Malaysian authorities seize bibles in ‘Allah’ row
The seized Bibles, were in Malay and Iban, a language spoken by one of the country’s indigenous groups
Malaysian Islamic authorities on Thursday seized hundreds of Bibles from a Christian group and detained two of their officers, one of them said, amid tensions over the use of “Allah”.
A court in October barred a Malaysian Catholic newspaper from using “Allah” to refer to the Christian God in its Malay-language edition -- a verdict welcomed by Muslim conservatives, but which sparked concern among Christians, a minority in the multi-faith country.
After the verdict, Prime Minister Najib Razak, walking a tightrope between pleasing his conservative Muslim ethnic Malay base without alienating the country’s non-Muslim minorities, assured Christians their practice would not be threatened.
But Islamic officials from central Selangor state, just next to the capital Kuala Lumpur, on Thursday seized 16 boxes containing more than 300 Bibles from the Bible Society of Malaysia, the society’s president Lee Min Choon said.
Lee said he and a colleague were also detained “under a state law, which prohibits the use of the word Allah by non-Muslims”.
The seized Bibles, imported from neighboring Indonesia where Malay is also spoken, were in Malay and Iban, a language spoken by one of the country’s indigenous groups.

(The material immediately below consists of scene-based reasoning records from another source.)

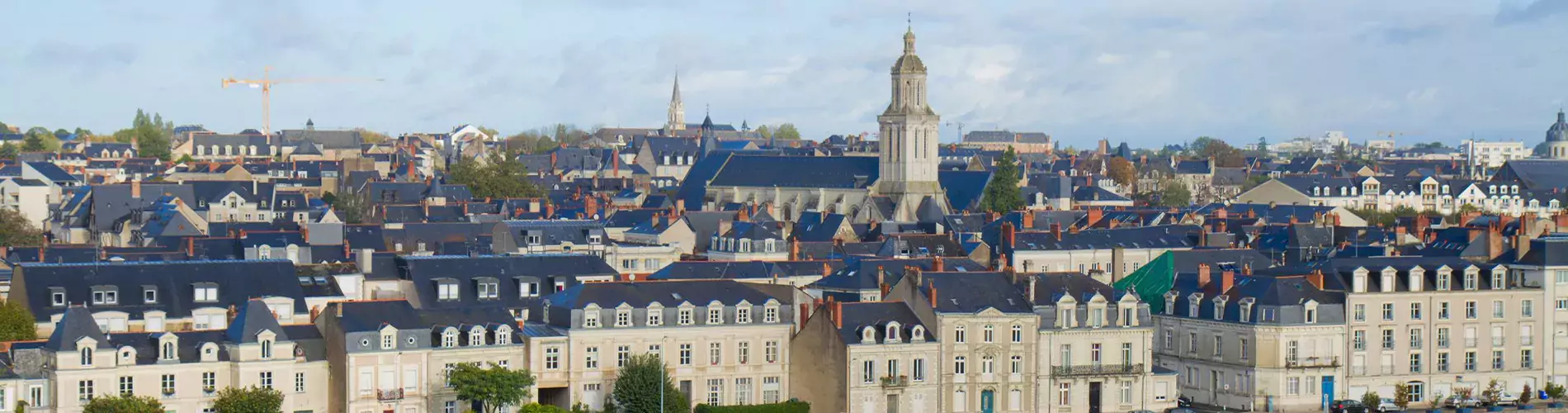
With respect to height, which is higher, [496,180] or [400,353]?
[496,180]

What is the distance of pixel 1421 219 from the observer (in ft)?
323

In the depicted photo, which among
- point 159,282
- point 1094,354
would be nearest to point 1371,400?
point 1094,354

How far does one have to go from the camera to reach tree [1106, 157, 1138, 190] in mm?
182750

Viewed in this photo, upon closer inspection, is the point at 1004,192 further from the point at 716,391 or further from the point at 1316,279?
the point at 716,391

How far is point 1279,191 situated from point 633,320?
314ft

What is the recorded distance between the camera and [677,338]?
59.4 metres

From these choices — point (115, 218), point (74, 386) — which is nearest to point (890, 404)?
point (74, 386)

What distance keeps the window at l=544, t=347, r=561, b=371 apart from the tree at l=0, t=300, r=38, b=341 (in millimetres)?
11702

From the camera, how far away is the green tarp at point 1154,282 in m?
67.1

“We have been using them (the Bibles) ever since the society started (in 1985), and even before that,” Lee told AFP by mobile phone from a police station. “This is the first time we have been raided.”
It was not clear whether Lee and his colleague would continue to be held or charged. Officials from the Selangor Islamic Religious Department did not immediately return a request for comment.

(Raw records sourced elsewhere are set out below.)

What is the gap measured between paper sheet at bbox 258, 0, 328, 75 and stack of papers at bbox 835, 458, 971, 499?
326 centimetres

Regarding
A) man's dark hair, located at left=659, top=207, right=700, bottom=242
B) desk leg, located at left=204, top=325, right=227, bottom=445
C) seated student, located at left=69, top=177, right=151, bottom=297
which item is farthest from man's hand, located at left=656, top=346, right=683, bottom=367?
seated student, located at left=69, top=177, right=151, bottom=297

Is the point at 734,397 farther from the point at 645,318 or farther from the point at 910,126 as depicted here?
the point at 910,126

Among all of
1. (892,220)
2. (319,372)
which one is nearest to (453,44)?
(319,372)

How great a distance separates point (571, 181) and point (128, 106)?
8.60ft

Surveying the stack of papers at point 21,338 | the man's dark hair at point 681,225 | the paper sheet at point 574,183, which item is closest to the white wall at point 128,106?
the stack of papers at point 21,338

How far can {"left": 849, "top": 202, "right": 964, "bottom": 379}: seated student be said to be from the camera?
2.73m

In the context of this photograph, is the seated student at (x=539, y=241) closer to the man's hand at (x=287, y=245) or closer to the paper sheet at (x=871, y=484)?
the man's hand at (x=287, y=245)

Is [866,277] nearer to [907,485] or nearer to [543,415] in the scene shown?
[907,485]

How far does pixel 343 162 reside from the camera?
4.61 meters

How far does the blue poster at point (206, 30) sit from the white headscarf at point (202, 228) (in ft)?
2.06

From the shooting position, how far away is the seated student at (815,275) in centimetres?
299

The dispute over the use of “Allah” by non-Muslims erupted in early 2009, when the Home Ministry threatened to revoke the publishing permit of the Catholic newspaper the Herald for using the word.
Authorities said using “Allah” in non-Muslim literature could confuse Muslims and entice them to convert.
The Catholic Church sued, claiming violation of its constitutional rights.
A court upheld the Church’s argument later that year and lifted the ban. But a higher court overturned that ruling in October, reinstating the ban.
The ban’s removal triggered a series of attacks on places of worship in early 2010, mostly churches, using Molotov cocktails, rocks and paint, and sparked fears of wider religious conflict.
Muslims make up 60 percent of the country’s 28 million people, while Christians account for about nine percent.
Malaysia has largely avoided overt religious conflict in recent decades, but tensions have slowly risen along with what many perceive as an increasing Islamisation of the Southeast Asian country.